# Choosing a small EV battery pack



## Duncan (Dec 8, 2008)

Hi

In your shoes I would use an 8 series by 2 parallel set of 16Ah Headways 

16 cells at 0.5Kg each = 8kg
16 cells at ~$20 each = $320

Half the weight and 320Amps continuous 480 amps burst

Or I would go for the Turnigy RC cells - lots of power - low weight - slightly higher risk

I am not fitting a BMS on my pack - but I will be acting as a BMS until I am sure it is stable


----------



## frodus (Apr 12, 2008)

Get some headway batteries (10Ah or 16, either are fine) and a balance charger for RC batteries.

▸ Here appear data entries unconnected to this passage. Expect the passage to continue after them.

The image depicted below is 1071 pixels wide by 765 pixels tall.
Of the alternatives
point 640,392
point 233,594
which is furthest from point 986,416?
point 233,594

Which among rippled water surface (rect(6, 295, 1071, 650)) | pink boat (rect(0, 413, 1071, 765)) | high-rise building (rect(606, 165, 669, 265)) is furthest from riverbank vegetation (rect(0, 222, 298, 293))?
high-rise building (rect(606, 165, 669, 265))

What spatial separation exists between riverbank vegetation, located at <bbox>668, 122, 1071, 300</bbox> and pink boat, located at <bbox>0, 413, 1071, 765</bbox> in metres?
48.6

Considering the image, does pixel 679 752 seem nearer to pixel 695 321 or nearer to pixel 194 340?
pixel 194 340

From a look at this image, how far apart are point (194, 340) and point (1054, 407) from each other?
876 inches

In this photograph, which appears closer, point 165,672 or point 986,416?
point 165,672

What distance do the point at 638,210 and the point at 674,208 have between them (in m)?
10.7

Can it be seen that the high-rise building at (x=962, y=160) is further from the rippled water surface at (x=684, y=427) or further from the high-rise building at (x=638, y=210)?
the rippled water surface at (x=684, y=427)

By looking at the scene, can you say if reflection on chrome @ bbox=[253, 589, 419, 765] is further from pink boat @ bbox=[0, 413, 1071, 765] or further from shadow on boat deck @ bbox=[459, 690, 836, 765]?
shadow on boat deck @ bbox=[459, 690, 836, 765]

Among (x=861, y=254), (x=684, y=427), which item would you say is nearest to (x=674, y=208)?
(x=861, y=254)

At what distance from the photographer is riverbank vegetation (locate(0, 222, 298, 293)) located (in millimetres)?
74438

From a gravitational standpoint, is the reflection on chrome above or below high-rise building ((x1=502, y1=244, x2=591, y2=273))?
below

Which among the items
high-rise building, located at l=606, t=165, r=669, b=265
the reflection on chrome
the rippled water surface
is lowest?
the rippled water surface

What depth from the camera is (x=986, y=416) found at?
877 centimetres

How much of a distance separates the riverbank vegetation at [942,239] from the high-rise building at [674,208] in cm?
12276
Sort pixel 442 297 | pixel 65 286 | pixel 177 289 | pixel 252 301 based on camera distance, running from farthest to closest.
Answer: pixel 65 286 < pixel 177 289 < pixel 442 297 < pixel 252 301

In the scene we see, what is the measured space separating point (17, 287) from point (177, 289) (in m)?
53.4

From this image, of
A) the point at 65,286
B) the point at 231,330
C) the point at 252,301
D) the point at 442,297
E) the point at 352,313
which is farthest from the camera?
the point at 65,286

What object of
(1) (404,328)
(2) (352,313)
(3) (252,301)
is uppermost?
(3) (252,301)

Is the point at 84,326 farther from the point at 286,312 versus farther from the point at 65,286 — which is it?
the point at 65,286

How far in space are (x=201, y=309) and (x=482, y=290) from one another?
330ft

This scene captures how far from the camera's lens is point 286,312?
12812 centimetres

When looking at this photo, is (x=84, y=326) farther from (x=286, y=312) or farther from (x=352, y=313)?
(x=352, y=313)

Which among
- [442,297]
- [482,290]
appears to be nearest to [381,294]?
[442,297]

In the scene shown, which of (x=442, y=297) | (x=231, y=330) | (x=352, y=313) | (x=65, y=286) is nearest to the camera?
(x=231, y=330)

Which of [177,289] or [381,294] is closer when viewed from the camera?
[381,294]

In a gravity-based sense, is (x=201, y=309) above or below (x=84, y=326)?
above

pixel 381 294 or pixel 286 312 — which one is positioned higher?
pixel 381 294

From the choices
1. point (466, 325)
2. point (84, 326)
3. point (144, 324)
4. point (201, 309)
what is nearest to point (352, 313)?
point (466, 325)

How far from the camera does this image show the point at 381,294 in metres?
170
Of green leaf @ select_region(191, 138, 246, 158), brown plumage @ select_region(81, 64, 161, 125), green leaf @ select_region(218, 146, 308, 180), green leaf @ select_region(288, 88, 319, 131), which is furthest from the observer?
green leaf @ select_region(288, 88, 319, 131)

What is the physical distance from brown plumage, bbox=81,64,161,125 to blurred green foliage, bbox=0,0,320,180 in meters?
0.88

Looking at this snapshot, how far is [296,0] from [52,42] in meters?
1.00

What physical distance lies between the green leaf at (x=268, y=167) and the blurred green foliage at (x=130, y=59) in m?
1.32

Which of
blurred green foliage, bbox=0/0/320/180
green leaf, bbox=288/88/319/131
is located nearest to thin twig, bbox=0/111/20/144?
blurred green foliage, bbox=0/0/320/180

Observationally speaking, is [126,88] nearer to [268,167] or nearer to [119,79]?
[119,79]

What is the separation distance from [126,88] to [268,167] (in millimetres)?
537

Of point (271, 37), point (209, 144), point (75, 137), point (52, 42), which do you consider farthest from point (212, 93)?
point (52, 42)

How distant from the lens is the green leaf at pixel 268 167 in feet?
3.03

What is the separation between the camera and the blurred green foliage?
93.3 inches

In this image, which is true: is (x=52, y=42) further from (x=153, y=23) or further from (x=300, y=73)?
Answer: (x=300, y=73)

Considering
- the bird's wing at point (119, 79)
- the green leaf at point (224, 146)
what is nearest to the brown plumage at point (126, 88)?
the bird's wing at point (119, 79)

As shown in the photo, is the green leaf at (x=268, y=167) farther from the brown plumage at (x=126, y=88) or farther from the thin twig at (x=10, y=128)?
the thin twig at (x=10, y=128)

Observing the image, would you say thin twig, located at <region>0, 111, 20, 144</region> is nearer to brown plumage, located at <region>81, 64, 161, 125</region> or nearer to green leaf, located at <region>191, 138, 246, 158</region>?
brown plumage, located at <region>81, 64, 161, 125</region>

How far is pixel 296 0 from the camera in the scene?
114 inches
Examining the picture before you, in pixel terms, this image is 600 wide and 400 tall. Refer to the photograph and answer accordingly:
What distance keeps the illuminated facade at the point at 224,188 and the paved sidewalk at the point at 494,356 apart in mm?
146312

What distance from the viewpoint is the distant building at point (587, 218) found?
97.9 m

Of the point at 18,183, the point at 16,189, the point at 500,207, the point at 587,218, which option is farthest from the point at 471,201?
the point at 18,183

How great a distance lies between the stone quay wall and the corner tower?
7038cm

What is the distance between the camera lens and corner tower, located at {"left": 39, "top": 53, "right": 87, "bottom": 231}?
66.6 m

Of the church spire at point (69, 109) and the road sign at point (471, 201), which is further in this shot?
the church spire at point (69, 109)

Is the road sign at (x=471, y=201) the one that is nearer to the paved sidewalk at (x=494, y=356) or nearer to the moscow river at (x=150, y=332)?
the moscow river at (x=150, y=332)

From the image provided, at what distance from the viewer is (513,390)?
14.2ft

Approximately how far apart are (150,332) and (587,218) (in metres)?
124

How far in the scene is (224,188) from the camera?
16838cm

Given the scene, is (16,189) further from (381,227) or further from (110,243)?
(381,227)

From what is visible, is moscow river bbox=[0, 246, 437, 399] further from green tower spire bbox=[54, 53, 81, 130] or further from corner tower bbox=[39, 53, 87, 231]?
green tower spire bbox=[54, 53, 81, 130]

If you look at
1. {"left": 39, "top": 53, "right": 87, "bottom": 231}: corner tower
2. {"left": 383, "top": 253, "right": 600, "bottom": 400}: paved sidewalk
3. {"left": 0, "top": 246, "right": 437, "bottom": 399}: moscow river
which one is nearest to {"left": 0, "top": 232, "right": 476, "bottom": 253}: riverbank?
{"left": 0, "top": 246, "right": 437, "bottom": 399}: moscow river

24V is 8 in series, then 40Ah is 4 10Ah in parallel or you could do 32Ah and do 2 in parallel. Fairly easy to build especially if you get the building blocks. Manzanita Micro has headway batteries, great people to work with. 
http://www.manzanitamicro.com/products?page=shop.browse&category_id=29

For BMS and charging, get a FMA Powerlab V8. It'l charge and balance 8 batteries in series and you can do some measuring and discharging of cells. All you'd need is a 12V-32VDC supply, or a 12V-24V battery charger and a 12V-24V lead acid battery to supply power to the charger.
http://www.revolectrix.com/pl8_specs_tab.htm

That way, no BMS, simple solution.


----------



## lsuguy (Jan 26, 2012)

frodus said:


> Get some headway batteries (10Ah or 16, either are fine) and a balance charger for RC batteries.
> 
> 24V is 8 in series, then 40Ah is 4 10Ah in parallel or you could do 32Ah and do 2 in parallel. Fairly easy to build especially if you get the building blocks. Manzanita Micro has headway batteries, great people to work with.
> http://www.manzanitamicro.com/products?page=shop.browse&category_id=29
> ...


Thanks for the advice. It seems like the CALB cells that manzanita sells would be a better fit since I would not have to have any cells in parallel since they come in the 40AH variety. I remember reading in my research that it was recommended to avoid having cells in parallel if possible. I think it makes it easier to have a bms system as well since most I have seen cost more per cell it has to regulate. 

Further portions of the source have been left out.